ТЕКСТ
"""

Отцом Прасковьи Александровны собрана прекрасная библиотека, где были не только романы (кстати, «Кларисса» Ричардсона), но богатое собрание исторической, научной, справочной литературы, собрания сочинений иностранных и русских авторов XVIII века; из Петербурга постоянно выписывались новинки. В доме Осиповых читали на всех европейских языках. Сама Прасковья Александровна, свободно владевшая французским и немецким, выучила и английский, присутствуя на уроках собственных детей, для которых из Англии выписали гувернантку.

Все тригорские барышни были очарованы Пушкиным, симпатизировала ему и Прасковья Александровна. «Приезжал он обыкновенно верхом на прекрасном аргамаке, – вспоминала одна из младших дочерей Прасковьи Александровны Мария Ивановна Осипова, – а то, бывало, приволочится и на крестьянской лошадёнке. Бывало, все сестры мои, да и я, тогда еще подросточек, – выйдем к нему навстречу… Приходил, бывало, и пешком; подберётся к дому иногда совсем незаметно; если летом, окна бывали раскрыты, он шасть и влезет в окно… он, кажется, во всё перелазил… Все у нас, бывало, сидят за делом: кто читает, кто работает, кто за фортепиано… Сестра Alexandrine, как известно вам, дивно играла на фортепиано; её, поистине, можно было заслушаться… Я это, бывало, за уроками сижу. Ну, пришел Пушкин – всё пошло вверх дном; смех, шутки, говор так и раздаются по комнатам».

Анна Николаевна Вульф (1799—1857) - старшая дочь Прасковьи Александровны Осиповой.
В детстве она приезжала в гости к дедушке с бабушкой в Берново, где подружилась со своей кузиной Анной Полторацкой (в замужестве Керн):
«Через несколько времени после нашего приезда в Берново приехали туда из Тригорского Прасковья Александровна и муж ее Николай Иванович Вульфы со своей дочерью Анной Николаевною, моею сверстницею. Был вечер... Горела тускло сальная свеча в конце большой залы... Они сели на стулья у огромной клетки с канарейками, подозвали к себе меня и маленькую свою дочь с ридикюлем и представили нас друг другу, говоря, что мы должны любить одна другую, как родные сестры, что мы исполняли всю свою жизнь.

"""

ИСХОДНЫЕ ДАННЫЕ
"""

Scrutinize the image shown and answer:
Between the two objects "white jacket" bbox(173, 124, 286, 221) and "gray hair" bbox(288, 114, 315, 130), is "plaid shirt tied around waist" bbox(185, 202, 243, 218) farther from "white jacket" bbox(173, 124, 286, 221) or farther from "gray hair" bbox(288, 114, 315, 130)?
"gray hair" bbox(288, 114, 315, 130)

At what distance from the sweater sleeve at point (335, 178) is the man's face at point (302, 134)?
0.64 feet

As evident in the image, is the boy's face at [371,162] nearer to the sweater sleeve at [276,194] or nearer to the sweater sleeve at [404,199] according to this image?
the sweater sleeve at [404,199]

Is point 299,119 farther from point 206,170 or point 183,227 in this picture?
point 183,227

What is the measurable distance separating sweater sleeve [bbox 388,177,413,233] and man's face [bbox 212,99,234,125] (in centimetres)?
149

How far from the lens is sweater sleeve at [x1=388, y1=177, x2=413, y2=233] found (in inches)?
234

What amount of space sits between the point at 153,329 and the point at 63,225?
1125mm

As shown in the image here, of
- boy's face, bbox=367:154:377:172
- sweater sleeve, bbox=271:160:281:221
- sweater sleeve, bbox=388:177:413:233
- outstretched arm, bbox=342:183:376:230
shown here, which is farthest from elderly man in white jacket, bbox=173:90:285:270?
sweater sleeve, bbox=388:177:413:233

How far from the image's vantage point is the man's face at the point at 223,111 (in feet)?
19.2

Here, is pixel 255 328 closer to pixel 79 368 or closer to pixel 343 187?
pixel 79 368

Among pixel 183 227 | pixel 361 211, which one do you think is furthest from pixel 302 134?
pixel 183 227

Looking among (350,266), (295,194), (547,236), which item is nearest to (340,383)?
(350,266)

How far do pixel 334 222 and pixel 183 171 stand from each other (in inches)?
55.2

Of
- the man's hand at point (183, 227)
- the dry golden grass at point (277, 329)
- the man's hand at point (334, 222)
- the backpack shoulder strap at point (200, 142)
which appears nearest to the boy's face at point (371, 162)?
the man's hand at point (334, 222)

"""

ЗАДАНИЯ
• 1. Ответьте по тексту:
(а) Каким языком Прасковья Александровна овладела, присутствуя на уроках собственных детей?
(б) Кто, по воспоминаниям Марии Ивановны Осиповой, дивно играл на фортепиано?
(в) В каком году родилась Анна Николаевна Вульф?
• 2. Перепишите из текста без изменений отрывок от «В детстве она» до «всю свою жизнь.».

ОТВЕТЫ К ЗАДАНИЯМ
• 1.
(а) Английским.
(б) Сестра Alexandrine.
(в) В 1799 году.

• 2.
В детстве она приезжала в гости к дедушке с бабушкой в Берново, где подружилась со своей кузиной Анной Полторацкой (в замужестве Керн):
«Через несколько времени после нашего приезда в Берново приехали туда из Тригорского Прасковья Александровна и муж ее Николай Иванович Вульфы со своей дочерью Анной Николаевною, моею сверстницею. Был вечер... Горела тускло сальная свеча в конце большой залы... Они сели на стулья у огромной клетки с канарейками, подозвали к себе меня и маленькую свою дочь с ридикюлем и представили нас друг другу, говоря, что мы должны любить одна другую, как родные сестры, что мы исполняли всю свою жизнь.